Problem statement >> Write out the data below in full. Keep it exact.

════════

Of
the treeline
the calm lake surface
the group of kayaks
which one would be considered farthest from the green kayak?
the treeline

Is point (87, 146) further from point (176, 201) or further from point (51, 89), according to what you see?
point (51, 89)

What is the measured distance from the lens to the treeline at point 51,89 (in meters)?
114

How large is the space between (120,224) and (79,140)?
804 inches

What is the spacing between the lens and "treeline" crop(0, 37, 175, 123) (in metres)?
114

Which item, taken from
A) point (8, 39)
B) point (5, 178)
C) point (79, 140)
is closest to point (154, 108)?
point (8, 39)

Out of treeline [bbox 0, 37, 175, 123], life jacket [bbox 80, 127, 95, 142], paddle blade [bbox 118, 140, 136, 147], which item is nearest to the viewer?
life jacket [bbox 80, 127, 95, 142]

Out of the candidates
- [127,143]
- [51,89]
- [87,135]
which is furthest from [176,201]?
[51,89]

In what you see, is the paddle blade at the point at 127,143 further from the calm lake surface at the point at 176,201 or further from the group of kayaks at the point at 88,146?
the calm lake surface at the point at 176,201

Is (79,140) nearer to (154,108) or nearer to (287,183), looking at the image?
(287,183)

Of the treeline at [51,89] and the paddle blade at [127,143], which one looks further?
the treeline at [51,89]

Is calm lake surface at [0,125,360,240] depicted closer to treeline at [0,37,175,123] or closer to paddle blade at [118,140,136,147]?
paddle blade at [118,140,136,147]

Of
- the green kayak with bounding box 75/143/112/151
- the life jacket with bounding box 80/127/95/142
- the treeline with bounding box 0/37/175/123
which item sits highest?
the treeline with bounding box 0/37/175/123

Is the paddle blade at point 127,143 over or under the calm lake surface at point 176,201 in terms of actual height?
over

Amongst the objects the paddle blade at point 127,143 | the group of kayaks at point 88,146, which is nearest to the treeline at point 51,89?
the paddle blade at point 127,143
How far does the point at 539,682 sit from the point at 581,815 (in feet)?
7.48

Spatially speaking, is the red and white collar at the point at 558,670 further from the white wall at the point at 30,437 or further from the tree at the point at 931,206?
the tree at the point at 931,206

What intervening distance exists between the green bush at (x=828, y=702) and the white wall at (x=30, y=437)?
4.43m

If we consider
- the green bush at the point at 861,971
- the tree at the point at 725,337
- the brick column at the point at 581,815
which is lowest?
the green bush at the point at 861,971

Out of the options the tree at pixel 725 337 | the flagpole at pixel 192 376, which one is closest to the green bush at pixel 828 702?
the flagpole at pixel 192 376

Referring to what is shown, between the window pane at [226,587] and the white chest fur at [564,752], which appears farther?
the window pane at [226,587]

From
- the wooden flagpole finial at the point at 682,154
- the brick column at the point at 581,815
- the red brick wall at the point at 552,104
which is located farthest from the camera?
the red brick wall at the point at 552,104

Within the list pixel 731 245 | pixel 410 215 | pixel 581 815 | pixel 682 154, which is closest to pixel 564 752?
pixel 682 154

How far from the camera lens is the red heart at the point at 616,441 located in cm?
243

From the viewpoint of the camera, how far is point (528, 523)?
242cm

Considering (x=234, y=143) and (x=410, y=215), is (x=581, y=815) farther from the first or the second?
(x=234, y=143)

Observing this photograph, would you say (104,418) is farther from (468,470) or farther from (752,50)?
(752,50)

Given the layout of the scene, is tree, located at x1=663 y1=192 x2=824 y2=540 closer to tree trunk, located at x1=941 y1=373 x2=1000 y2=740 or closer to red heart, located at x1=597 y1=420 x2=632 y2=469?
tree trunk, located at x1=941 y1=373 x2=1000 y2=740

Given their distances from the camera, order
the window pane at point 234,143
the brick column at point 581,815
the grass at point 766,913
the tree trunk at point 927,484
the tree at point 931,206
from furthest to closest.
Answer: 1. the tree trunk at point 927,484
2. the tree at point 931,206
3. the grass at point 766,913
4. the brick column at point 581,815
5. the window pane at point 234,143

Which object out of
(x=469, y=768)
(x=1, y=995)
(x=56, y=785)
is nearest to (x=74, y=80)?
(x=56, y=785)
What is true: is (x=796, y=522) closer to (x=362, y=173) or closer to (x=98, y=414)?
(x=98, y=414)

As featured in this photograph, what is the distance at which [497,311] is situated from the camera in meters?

════════

Output for this task >>
Of
the treeline
the calm lake surface
the group of kayaks
which one would be considered farthest from the green kayak?
the treeline

Is point (87, 146) further from point (176, 201) or further from point (51, 89), according to what you see?
point (51, 89)

What is the measured distance from the lens to the treeline at point 51,89 (in meters)?
114

How large is the space between (120,224) and (79,140)?
804 inches

What is the spacing between the lens and "treeline" crop(0, 37, 175, 123) (in metres)?
114

Which item, taken from
A) point (8, 39)
B) point (5, 178)
C) point (79, 140)
is closest to point (154, 108)?
point (8, 39)

Out of treeline [bbox 0, 37, 175, 123], life jacket [bbox 80, 127, 95, 142], paddle blade [bbox 118, 140, 136, 147], which item is nearest to the viewer?
life jacket [bbox 80, 127, 95, 142]

Out of the candidates
- [127,143]
- [51,89]
- [87,135]
which is furthest from [176,201]?
[51,89]

In what you see, is the paddle blade at the point at 127,143 further from the calm lake surface at the point at 176,201 or further from the group of kayaks at the point at 88,146?
the calm lake surface at the point at 176,201

Is (79,140) nearer to (154,108) or nearer to (287,183), looking at the image?
(287,183)

Of the treeline at [51,89] and the paddle blade at [127,143], which one looks further?
the treeline at [51,89]

Is calm lake surface at [0,125,360,240] depicted closer to treeline at [0,37,175,123] or closer to paddle blade at [118,140,136,147]?
paddle blade at [118,140,136,147]

Of
- the green kayak with bounding box 75/143/112/151
- the life jacket with bounding box 80/127/95/142
- the treeline with bounding box 0/37/175/123
which item sits highest?
the treeline with bounding box 0/37/175/123

Is the paddle blade at point 127,143 over or under the calm lake surface at point 176,201 in terms of actual height?
over

Amongst the objects the paddle blade at point 127,143 | the group of kayaks at point 88,146, which is nearest to the treeline at point 51,89?
the paddle blade at point 127,143
How far does the point at 539,682 sit from the point at 581,815 (in feet)?
7.48

Spatially speaking, is the red and white collar at the point at 558,670 further from the white wall at the point at 30,437 or further from the tree at the point at 931,206?
the tree at the point at 931,206

What intervening distance exists between the green bush at (x=828, y=702) and the white wall at (x=30, y=437)?
4.43m

If we consider
- the green bush at the point at 861,971
- the tree at the point at 725,337
- the brick column at the point at 581,815
which is lowest?
the green bush at the point at 861,971

Out of the options the tree at pixel 725 337 | the flagpole at pixel 192 376, which one is closest to the green bush at pixel 828 702?
the flagpole at pixel 192 376

Referring to what is shown, between the window pane at [226,587] and the white chest fur at [564,752], which appears farther?
the window pane at [226,587]

From
- the wooden flagpole finial at the point at 682,154
- the brick column at the point at 581,815
- the red brick wall at the point at 552,104
which is located farthest from the camera?
the red brick wall at the point at 552,104

Within the list pixel 731 245 | pixel 410 215 | pixel 581 815 | pixel 682 154, which is closest to pixel 564 752?
pixel 682 154

How far from the camera lens is the red heart at the point at 616,441 located in cm?
243

From the viewpoint of the camera, how far is point (528, 523)?
242cm

Considering (x=234, y=143) and (x=410, y=215), is (x=581, y=815) farther from the first or the second?
(x=234, y=143)

Observing this photograph, would you say (104,418) is farther from (468,470) or farther from (752,50)?
(752,50)

Given the layout of the scene, is tree, located at x1=663 y1=192 x2=824 y2=540 closer to tree trunk, located at x1=941 y1=373 x2=1000 y2=740 or closer to red heart, located at x1=597 y1=420 x2=632 y2=469?
tree trunk, located at x1=941 y1=373 x2=1000 y2=740

Given their distances from the camera, order
the window pane at point 234,143
the brick column at point 581,815
the grass at point 766,913
the tree trunk at point 927,484
the tree at point 931,206
from furthest to closest.
Answer: 1. the tree trunk at point 927,484
2. the tree at point 931,206
3. the grass at point 766,913
4. the brick column at point 581,815
5. the window pane at point 234,143

Which object out of
(x=469, y=768)
(x=1, y=995)
(x=56, y=785)
is nearest to (x=74, y=80)?
(x=56, y=785)
What is true: is (x=796, y=522) closer to (x=362, y=173) or closer to (x=98, y=414)?
(x=98, y=414)

As featured in this photograph, what is the distance at which [497,311] is situated from the camera in meters?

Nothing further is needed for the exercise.